Tech Reports


Tractability in Value-based Argumentation

Paul E. Dunne


Value-based argumentation frameworks (VAFs) have proven to be a useful development of Dung's seminal model of argumentation in providing a rational basis for distinguishing mutually incompatible yet individually acceptable sets of arguments. In classifying argument status within value-based frameworks two main decision problems arise: subjective acceptance (SBA) and objective acceptance (OBA). These problems have proven to be somewhat resistant to efficient algorithmic approaches (the general cases being NP-complete and coNP-complete) even when very severe limitations are placed on the structure of the supporting Dung-style framework.
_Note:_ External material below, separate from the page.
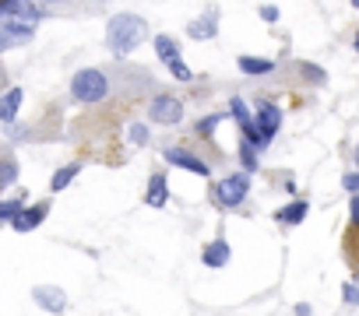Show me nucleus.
Wrapping results in <instances>:
<instances>
[{"mask_svg":"<svg viewBox=\"0 0 359 316\" xmlns=\"http://www.w3.org/2000/svg\"><path fill=\"white\" fill-rule=\"evenodd\" d=\"M342 183H345V190H359V176H352V173H349Z\"/></svg>","mask_w":359,"mask_h":316,"instance_id":"5701e85b","label":"nucleus"},{"mask_svg":"<svg viewBox=\"0 0 359 316\" xmlns=\"http://www.w3.org/2000/svg\"><path fill=\"white\" fill-rule=\"evenodd\" d=\"M240 155H243V169H247V173L258 169V155H253V148H250L247 141H243V151H240Z\"/></svg>","mask_w":359,"mask_h":316,"instance_id":"6ab92c4d","label":"nucleus"},{"mask_svg":"<svg viewBox=\"0 0 359 316\" xmlns=\"http://www.w3.org/2000/svg\"><path fill=\"white\" fill-rule=\"evenodd\" d=\"M278 127H282V109H278V105H261V109H258V134H261L265 144L275 137Z\"/></svg>","mask_w":359,"mask_h":316,"instance_id":"423d86ee","label":"nucleus"},{"mask_svg":"<svg viewBox=\"0 0 359 316\" xmlns=\"http://www.w3.org/2000/svg\"><path fill=\"white\" fill-rule=\"evenodd\" d=\"M356 8H359V4H356Z\"/></svg>","mask_w":359,"mask_h":316,"instance_id":"bb28decb","label":"nucleus"},{"mask_svg":"<svg viewBox=\"0 0 359 316\" xmlns=\"http://www.w3.org/2000/svg\"><path fill=\"white\" fill-rule=\"evenodd\" d=\"M22 215V204L18 200H8V204H0V222H8V218H18Z\"/></svg>","mask_w":359,"mask_h":316,"instance_id":"a211bd4d","label":"nucleus"},{"mask_svg":"<svg viewBox=\"0 0 359 316\" xmlns=\"http://www.w3.org/2000/svg\"><path fill=\"white\" fill-rule=\"evenodd\" d=\"M78 169H81V166H64L60 173H53V179H49V186H53V190H64V186H67V183L78 176Z\"/></svg>","mask_w":359,"mask_h":316,"instance_id":"dca6fc26","label":"nucleus"},{"mask_svg":"<svg viewBox=\"0 0 359 316\" xmlns=\"http://www.w3.org/2000/svg\"><path fill=\"white\" fill-rule=\"evenodd\" d=\"M151 207H162L166 204V176H151L148 179V197H144Z\"/></svg>","mask_w":359,"mask_h":316,"instance_id":"f8f14e48","label":"nucleus"},{"mask_svg":"<svg viewBox=\"0 0 359 316\" xmlns=\"http://www.w3.org/2000/svg\"><path fill=\"white\" fill-rule=\"evenodd\" d=\"M166 162H173V166H180V169H187V173H197V176H208L212 169L201 162V158H194L190 151H183V148H166Z\"/></svg>","mask_w":359,"mask_h":316,"instance_id":"0eeeda50","label":"nucleus"},{"mask_svg":"<svg viewBox=\"0 0 359 316\" xmlns=\"http://www.w3.org/2000/svg\"><path fill=\"white\" fill-rule=\"evenodd\" d=\"M261 18H265V21H275V18H278V8H261Z\"/></svg>","mask_w":359,"mask_h":316,"instance_id":"4be33fe9","label":"nucleus"},{"mask_svg":"<svg viewBox=\"0 0 359 316\" xmlns=\"http://www.w3.org/2000/svg\"><path fill=\"white\" fill-rule=\"evenodd\" d=\"M356 53H359V35H356Z\"/></svg>","mask_w":359,"mask_h":316,"instance_id":"a878e982","label":"nucleus"},{"mask_svg":"<svg viewBox=\"0 0 359 316\" xmlns=\"http://www.w3.org/2000/svg\"><path fill=\"white\" fill-rule=\"evenodd\" d=\"M148 116L156 120V123H180L183 120V105L176 98H169V95H159L156 102H151Z\"/></svg>","mask_w":359,"mask_h":316,"instance_id":"39448f33","label":"nucleus"},{"mask_svg":"<svg viewBox=\"0 0 359 316\" xmlns=\"http://www.w3.org/2000/svg\"><path fill=\"white\" fill-rule=\"evenodd\" d=\"M240 71L243 74H268L272 60H253V57H240Z\"/></svg>","mask_w":359,"mask_h":316,"instance_id":"2eb2a0df","label":"nucleus"},{"mask_svg":"<svg viewBox=\"0 0 359 316\" xmlns=\"http://www.w3.org/2000/svg\"><path fill=\"white\" fill-rule=\"evenodd\" d=\"M352 225H356V229H359V193H356V197H352Z\"/></svg>","mask_w":359,"mask_h":316,"instance_id":"412c9836","label":"nucleus"},{"mask_svg":"<svg viewBox=\"0 0 359 316\" xmlns=\"http://www.w3.org/2000/svg\"><path fill=\"white\" fill-rule=\"evenodd\" d=\"M71 91H74L78 102H99V98H106L110 81L102 71H78L74 81H71Z\"/></svg>","mask_w":359,"mask_h":316,"instance_id":"f03ea898","label":"nucleus"},{"mask_svg":"<svg viewBox=\"0 0 359 316\" xmlns=\"http://www.w3.org/2000/svg\"><path fill=\"white\" fill-rule=\"evenodd\" d=\"M11 42H15V35H8L4 28H0V49H4V46H11Z\"/></svg>","mask_w":359,"mask_h":316,"instance_id":"b1692460","label":"nucleus"},{"mask_svg":"<svg viewBox=\"0 0 359 316\" xmlns=\"http://www.w3.org/2000/svg\"><path fill=\"white\" fill-rule=\"evenodd\" d=\"M247 190H250V179H247V173H240V176H226L222 183H219V204H226V207H236L243 197H247Z\"/></svg>","mask_w":359,"mask_h":316,"instance_id":"20e7f679","label":"nucleus"},{"mask_svg":"<svg viewBox=\"0 0 359 316\" xmlns=\"http://www.w3.org/2000/svg\"><path fill=\"white\" fill-rule=\"evenodd\" d=\"M141 39H144V21L137 15H117L106 28V42H110V49L117 57H127Z\"/></svg>","mask_w":359,"mask_h":316,"instance_id":"f257e3e1","label":"nucleus"},{"mask_svg":"<svg viewBox=\"0 0 359 316\" xmlns=\"http://www.w3.org/2000/svg\"><path fill=\"white\" fill-rule=\"evenodd\" d=\"M131 141H134V144H148V130H144L141 123H134V127H131Z\"/></svg>","mask_w":359,"mask_h":316,"instance_id":"aec40b11","label":"nucleus"},{"mask_svg":"<svg viewBox=\"0 0 359 316\" xmlns=\"http://www.w3.org/2000/svg\"><path fill=\"white\" fill-rule=\"evenodd\" d=\"M356 166H359V148H356Z\"/></svg>","mask_w":359,"mask_h":316,"instance_id":"393cba45","label":"nucleus"},{"mask_svg":"<svg viewBox=\"0 0 359 316\" xmlns=\"http://www.w3.org/2000/svg\"><path fill=\"white\" fill-rule=\"evenodd\" d=\"M15 176H18V166L11 162V158H0V186H8Z\"/></svg>","mask_w":359,"mask_h":316,"instance_id":"f3484780","label":"nucleus"},{"mask_svg":"<svg viewBox=\"0 0 359 316\" xmlns=\"http://www.w3.org/2000/svg\"><path fill=\"white\" fill-rule=\"evenodd\" d=\"M18 105H22V88H11L4 98H0V120L11 123L18 116Z\"/></svg>","mask_w":359,"mask_h":316,"instance_id":"9b49d317","label":"nucleus"},{"mask_svg":"<svg viewBox=\"0 0 359 316\" xmlns=\"http://www.w3.org/2000/svg\"><path fill=\"white\" fill-rule=\"evenodd\" d=\"M215 32H219L215 18H201V21H194V25L187 28V35H190V39H212Z\"/></svg>","mask_w":359,"mask_h":316,"instance_id":"4468645a","label":"nucleus"},{"mask_svg":"<svg viewBox=\"0 0 359 316\" xmlns=\"http://www.w3.org/2000/svg\"><path fill=\"white\" fill-rule=\"evenodd\" d=\"M46 215H49V204H32V207H25L22 215L15 218V229H18V232H32V229L42 225Z\"/></svg>","mask_w":359,"mask_h":316,"instance_id":"6e6552de","label":"nucleus"},{"mask_svg":"<svg viewBox=\"0 0 359 316\" xmlns=\"http://www.w3.org/2000/svg\"><path fill=\"white\" fill-rule=\"evenodd\" d=\"M156 49H159V57L169 64V71H173L176 81H190V71H187V64L180 60V46H176V39L159 35V39H156Z\"/></svg>","mask_w":359,"mask_h":316,"instance_id":"7ed1b4c3","label":"nucleus"},{"mask_svg":"<svg viewBox=\"0 0 359 316\" xmlns=\"http://www.w3.org/2000/svg\"><path fill=\"white\" fill-rule=\"evenodd\" d=\"M35 302H39L42 309H49V313H60L67 299H64L60 288H46V285H42V288H35Z\"/></svg>","mask_w":359,"mask_h":316,"instance_id":"1a4fd4ad","label":"nucleus"},{"mask_svg":"<svg viewBox=\"0 0 359 316\" xmlns=\"http://www.w3.org/2000/svg\"><path fill=\"white\" fill-rule=\"evenodd\" d=\"M226 260H229V243L226 239H215L208 249H204V263H208V267H226Z\"/></svg>","mask_w":359,"mask_h":316,"instance_id":"9d476101","label":"nucleus"},{"mask_svg":"<svg viewBox=\"0 0 359 316\" xmlns=\"http://www.w3.org/2000/svg\"><path fill=\"white\" fill-rule=\"evenodd\" d=\"M282 225H296V222H303L306 218V200H296V204H289V207H282L278 215H275Z\"/></svg>","mask_w":359,"mask_h":316,"instance_id":"ddd939ff","label":"nucleus"}]
</instances>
Although using the number of values (k) represented within a given VAF leads to fixed parameter tractable (FPT) methods, these are not entirely satisfactory: the rate of growth of the parameter function (k!) making such methods unacceptable in cases where k is moderately large, e.g. k>=20. In this paper we consider an alternative approach to the development of practical algorithms in value-based argumentation. In particular cases this leads to polynomial (in |X|) methods, i.e. irrespective of the value of k. More general examples are shown to be decidable in O(f(k)|X|^2) steps where f(k)=o(k!) resulting in worst-case run times that significantly improve upon enumerating all value orderings.